Actions to take
1. Could you reproduce the discussion about military schools starting with "3. Military style" and going on through "along with teachers/parents/life.", swapping "Navy" for "Army"?
2. Which lines of the entries contain the string "photographer"? Copy each of them.

Document
--------------------
So EVERYONE has heard the threat about being sent to military schools (at least if you occasionally in trouble:), but I was wondering if anyone actually did? What was your experience like? Or were you a parent that sent your kid to a military school?

37 comments
  1. For a bit more context:

    I have known a couple of people went to military schools, one went to a place called Culver which was actually the opposite “being sent to military school threat” because he actually had to work hard to get in, stay in, and he wound up getting a scholarship to a great college. A co-worker went to a place called Marine Military Academy, I haven’t gotten the details but it also sounds like kind of a high dollar place like Culver.

    SO… with my limited knowledge, did what we think of as “military schools” kind of all go out of fashion? And all that is left is sort of these high dollar college prep schools? Or… did “military schools” in the way that my parents would threaten me with never actually really exist.

  2. I think the more common term is boarding school.

    I know they exist but have never known anyone who attended one

  3. Military style high schools are out there, but exceedingly rare and usually boarding schools. More common are JROTC programs in regular public schools that include some military related classes, marching, and the like in addition to the regular classes. One of the high schools I attended had a Navy JROTC program.

  4. I don’t know anyone that went to “military school”. I think it’s a trope used by writers to illustrate a character was struggling getting along with teachers/parents/life.

    They’re not “common” at all. Private schools are common, there’s at least one in every town. Boarding schools less so. Military style academies even less so.

  5. One of my friends got sent to one in high school, he didn’t like it and was estranged from his mom (dad was not in the picture at all) for a long time over it. They’ve made up now but it was like close to ten years that he wouldn’t speak to her.

  6. They exist but aren’t super common.

    I know one person who went to Valley Forge Military Academy. It’s an expensive private school and not necessarily something people would be threatened with for disciplinary reasons.

  7. Yeah there was one in the county I grew up in and I encountered another in the Bay Area

  8. So there’s a couple things at work here.

    1. “Military Schools” used to be something that existed more commonly for high school. They don’t much/at all now. The threat remains, but it usually these days just means a strict boarding school.

    2. Culver is a boarding school with “Military” in the name. It may have an impressive and strict regimen, but it isn’t focused on the military aspect I suspect.

    3. When you say “military school” these days, people think universities. Annapolis, VMI, West Point, etc. These are some of the finest schools in the country. I don’t know anybody who went to a military school other than university. I have several friends who went to the Air Force Academy and Annapolis though.
--------------------
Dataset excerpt
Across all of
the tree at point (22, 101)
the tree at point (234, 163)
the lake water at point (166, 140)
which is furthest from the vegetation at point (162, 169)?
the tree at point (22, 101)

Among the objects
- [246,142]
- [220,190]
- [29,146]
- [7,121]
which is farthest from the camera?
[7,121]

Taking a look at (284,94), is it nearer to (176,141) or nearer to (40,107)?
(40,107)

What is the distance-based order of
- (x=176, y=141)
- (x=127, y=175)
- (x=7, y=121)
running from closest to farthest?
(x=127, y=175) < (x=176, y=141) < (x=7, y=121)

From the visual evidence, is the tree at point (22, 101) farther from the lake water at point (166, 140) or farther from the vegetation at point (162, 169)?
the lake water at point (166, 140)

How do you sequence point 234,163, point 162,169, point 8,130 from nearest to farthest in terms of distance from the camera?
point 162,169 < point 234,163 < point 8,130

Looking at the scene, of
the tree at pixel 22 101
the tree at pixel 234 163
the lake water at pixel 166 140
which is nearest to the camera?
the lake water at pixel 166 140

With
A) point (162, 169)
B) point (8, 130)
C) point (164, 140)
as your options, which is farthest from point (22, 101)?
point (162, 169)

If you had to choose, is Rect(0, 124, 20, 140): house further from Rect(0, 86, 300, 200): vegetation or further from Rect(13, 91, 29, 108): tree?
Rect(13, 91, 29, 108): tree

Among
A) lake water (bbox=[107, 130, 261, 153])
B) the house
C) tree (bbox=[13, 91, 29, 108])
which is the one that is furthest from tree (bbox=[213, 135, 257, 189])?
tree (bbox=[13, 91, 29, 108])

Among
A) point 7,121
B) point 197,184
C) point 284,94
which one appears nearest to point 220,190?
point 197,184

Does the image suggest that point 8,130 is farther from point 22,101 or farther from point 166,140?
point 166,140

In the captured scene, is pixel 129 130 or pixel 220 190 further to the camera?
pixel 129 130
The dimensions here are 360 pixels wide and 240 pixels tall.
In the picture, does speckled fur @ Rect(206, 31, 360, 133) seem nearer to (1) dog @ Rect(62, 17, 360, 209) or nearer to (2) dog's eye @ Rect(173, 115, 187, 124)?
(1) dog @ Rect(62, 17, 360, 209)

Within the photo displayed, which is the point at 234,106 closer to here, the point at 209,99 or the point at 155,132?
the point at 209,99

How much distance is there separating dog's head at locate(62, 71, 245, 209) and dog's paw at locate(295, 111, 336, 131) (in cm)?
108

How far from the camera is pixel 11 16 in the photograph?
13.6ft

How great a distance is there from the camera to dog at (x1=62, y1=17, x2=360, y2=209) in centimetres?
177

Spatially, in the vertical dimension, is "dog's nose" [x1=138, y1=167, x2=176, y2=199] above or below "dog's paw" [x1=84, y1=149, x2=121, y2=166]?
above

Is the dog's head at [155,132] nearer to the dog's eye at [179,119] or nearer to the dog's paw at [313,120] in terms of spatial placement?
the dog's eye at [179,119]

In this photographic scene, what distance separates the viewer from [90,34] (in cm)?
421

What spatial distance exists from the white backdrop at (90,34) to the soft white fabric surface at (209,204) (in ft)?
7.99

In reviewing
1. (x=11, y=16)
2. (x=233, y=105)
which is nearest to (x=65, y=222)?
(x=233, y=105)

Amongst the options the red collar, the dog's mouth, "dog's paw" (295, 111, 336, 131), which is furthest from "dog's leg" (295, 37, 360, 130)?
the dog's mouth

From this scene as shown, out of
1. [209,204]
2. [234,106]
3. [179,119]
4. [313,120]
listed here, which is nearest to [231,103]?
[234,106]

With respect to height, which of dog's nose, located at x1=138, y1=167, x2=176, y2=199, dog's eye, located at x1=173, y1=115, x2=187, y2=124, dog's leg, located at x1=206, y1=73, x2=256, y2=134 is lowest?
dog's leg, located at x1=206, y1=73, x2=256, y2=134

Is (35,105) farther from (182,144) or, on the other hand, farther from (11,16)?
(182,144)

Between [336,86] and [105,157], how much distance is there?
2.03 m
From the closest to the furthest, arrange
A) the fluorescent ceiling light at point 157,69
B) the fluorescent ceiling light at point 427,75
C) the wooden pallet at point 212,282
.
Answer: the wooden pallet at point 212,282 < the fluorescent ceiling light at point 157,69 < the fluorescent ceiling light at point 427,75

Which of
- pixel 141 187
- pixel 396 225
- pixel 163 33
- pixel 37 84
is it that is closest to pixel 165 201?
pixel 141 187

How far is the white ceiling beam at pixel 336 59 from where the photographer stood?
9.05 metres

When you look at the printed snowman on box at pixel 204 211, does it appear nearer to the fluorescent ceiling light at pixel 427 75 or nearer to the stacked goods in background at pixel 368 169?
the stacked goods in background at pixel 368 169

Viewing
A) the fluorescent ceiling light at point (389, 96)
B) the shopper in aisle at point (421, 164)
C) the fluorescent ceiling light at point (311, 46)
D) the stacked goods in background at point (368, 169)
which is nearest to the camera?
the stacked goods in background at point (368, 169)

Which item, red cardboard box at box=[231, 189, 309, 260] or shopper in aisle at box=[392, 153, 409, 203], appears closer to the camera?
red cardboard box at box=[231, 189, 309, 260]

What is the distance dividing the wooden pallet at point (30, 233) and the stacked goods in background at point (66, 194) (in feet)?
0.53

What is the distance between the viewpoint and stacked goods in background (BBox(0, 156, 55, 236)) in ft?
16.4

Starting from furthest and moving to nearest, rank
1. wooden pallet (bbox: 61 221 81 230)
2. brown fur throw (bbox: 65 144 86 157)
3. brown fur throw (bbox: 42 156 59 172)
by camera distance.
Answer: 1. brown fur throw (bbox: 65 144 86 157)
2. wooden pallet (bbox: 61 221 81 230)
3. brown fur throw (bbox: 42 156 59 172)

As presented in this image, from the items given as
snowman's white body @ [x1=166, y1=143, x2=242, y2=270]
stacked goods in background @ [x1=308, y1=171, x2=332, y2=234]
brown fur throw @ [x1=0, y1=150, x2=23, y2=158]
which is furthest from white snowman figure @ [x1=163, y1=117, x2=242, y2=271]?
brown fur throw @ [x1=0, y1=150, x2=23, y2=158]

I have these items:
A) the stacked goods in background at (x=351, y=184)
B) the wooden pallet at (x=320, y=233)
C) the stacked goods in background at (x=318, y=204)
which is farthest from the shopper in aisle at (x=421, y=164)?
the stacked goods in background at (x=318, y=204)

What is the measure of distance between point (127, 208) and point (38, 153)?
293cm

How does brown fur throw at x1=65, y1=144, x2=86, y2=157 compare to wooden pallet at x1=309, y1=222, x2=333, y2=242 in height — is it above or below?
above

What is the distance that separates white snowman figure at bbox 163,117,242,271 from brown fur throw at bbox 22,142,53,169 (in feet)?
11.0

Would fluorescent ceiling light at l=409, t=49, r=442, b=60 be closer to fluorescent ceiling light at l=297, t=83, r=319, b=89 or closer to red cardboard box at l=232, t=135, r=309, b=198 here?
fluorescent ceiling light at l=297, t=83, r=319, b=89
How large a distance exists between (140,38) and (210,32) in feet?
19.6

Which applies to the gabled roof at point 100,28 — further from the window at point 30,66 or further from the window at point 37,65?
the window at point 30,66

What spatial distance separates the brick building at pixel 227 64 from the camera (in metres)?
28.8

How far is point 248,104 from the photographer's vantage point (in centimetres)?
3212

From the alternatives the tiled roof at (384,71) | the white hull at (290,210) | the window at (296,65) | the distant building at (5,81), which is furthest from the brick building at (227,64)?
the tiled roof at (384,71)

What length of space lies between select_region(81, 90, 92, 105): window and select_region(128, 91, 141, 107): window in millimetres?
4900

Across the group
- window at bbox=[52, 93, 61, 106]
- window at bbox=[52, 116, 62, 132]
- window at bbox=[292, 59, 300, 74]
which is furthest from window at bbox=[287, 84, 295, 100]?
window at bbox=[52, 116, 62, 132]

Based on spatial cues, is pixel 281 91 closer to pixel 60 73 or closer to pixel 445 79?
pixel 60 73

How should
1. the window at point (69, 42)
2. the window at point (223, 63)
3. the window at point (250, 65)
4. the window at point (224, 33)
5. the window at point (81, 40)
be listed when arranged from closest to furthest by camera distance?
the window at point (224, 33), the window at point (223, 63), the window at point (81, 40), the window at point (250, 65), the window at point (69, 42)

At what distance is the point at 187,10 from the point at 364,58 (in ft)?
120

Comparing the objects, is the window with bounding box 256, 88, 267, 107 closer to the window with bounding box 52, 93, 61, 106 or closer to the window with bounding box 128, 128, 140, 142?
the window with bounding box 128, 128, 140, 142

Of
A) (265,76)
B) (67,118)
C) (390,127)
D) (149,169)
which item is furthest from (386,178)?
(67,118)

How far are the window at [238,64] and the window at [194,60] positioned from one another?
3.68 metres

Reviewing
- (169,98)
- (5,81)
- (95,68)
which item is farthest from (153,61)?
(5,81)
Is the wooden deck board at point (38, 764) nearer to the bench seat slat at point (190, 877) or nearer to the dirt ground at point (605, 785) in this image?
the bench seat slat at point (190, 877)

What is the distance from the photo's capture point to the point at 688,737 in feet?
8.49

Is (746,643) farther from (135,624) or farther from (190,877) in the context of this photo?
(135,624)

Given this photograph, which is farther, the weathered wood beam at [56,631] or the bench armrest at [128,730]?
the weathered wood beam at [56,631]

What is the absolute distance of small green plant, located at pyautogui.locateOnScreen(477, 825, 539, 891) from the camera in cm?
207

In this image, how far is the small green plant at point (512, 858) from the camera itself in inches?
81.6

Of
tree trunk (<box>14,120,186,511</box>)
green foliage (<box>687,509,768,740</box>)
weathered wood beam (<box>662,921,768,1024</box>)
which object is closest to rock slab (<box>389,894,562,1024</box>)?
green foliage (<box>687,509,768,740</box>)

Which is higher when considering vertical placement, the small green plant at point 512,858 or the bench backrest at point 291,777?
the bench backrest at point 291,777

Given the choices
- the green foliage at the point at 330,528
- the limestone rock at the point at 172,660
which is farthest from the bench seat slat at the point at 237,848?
--------------------
Answers to the exercise
1.
3. Military style high schools are out there, but exceedingly rare and usually boarding schools. More common are JROTC programs in regular public schools that include some military related classes, marching, and the like in addition to the regular classes. One of the high schools I attended had a Army JROTC program.

  4. I don’t know anyone that went to “military school”. I think it’s a trope used by writers to illustrate a character was struggling getting along with teachers/parents/life.

2.
How far is the white ceiling beam at pixel 336 59 from where the photographer stood?
How far is point 248,104 from the photographer's vantage point (in centimetres)?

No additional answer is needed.